### TEXT:
......

8. Oktober 2012

L'homme qui plantait des arbres

28. Juli 2010

Svetlana

Lebe, um zu haben. Was ich sehe, sehe ich, um es gesehen zu haben, nicht um es zu sehen; was ich tue, um es getan zu haben. Wäre nur jetzt, ich wäre nichts. Bestehe durch das, was war, und was das Jetzt sein wird sobald es vorüber ist. Das blosse Sein dient keinem Zweck, der über es hinaus geht. Und was den Moment nicht übersteht, ist mir wertlos. Ist nicht nachweisbar, vergessen, also nie gewesen. So male ich mir mein Leben zusammen, zu einem grossen, schönen, sehnsüchtigen Bild, das ich bloss nie gelebt habe.

27. Juli 2010

Wolken

So viel passiert. Nur die Wolken ziehen einfach über die Berge, bilden sich, formen und zerstreuen sich, regnen sich aus und lösen sich auf im Nichts. Da sind so viele Menschen und halten mit unglaublichem Eifer die Welt am Laufen. Drücken sich und alles um sie herum in Sandkastenförmchen, die Zeit und Rolle und Notwendigkeit heissen. Damit bauen sie ihre Burgen, ihre Festungen, ihre ganz eigene, einigermassen hässliche Welt und leben darin mit einer guten Portion Naivität und einem aufgesetzten Lächeln. Bis die ganze Welt voll ist von ihren Sandburgen und alles darin eingesperrt.

28. April 2010

Nur zu Besuch

Wie schön liegt die Welt vor jenem, der sie nur besucht. Der kommt und geht, an ihr vorbei und weiter zieht. Wie sonderbar sieht die Welt, der sie nur beobachtet, staunt; wie leicht. Ihm scheint jede Nacht der Mond, jeden Tag die Sonne, ihm singen die Vögel, spriessen die grünen Blätter im Frühling, ihm zu Füsse fallen sie rot im Herbst. Ihm sind die Mauern nur ein Bild, kein Hindernis; die Häuser Unterkunft, nicht Heim. Wer die Welt nur besucht, dem ist ihr Grauen ein Eindruck, kein Leiden, ihre Verlogenheit eine Beobachtung, kein Stein in der Brust.

Nur wem sie heimisch wird, die Welt, dem wird sie Überdruss, den sperrt sie hinter ihre Zäune, spuckt ihm ins Gesicht, dem spritzt sie ihre Lügen ins Blut, während er schläft. Nur den trägen vermag sie zu fesseln, der sich an ihre Gaben klammert, der innen stirbt aus lauter Angst vor dem äusseren Tod.

......

### VORLIEGENDE DATEN:

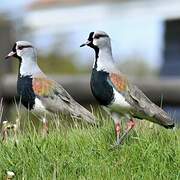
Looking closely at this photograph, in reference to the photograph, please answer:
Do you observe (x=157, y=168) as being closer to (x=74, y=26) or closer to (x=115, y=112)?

......

### AUFGABEN:
1. Welches Datum steht im Text über dem Eintrag „Wolken“?
2. Zähle auf, wie die Sandkastenförmchen im Text heißen.
3. Stimmen diese Aussagen mit dem Text überein? Antworte jeweils mit Ja oder Nein und zitiere die entscheidende Textstelle.
(a) Dem, der die Welt nur besucht, sind die Häuser ein Heim.
(b) Die Wolken lösen sich im Nichts auf.
(c) Was den Moment nicht übersteht, ist wertlos.

### LÖSUNGEN:
1. 27. Juli 2010

2. Zeit, Rolle, Notwendigkeit

3.
(a) Nein: „die Häuser Unterkunft, nicht Heim“
(b) Ja: „lösen sich auf im Nichts“
(c) Ja: „Und was den Moment nicht übersteht, ist mir wertlos.“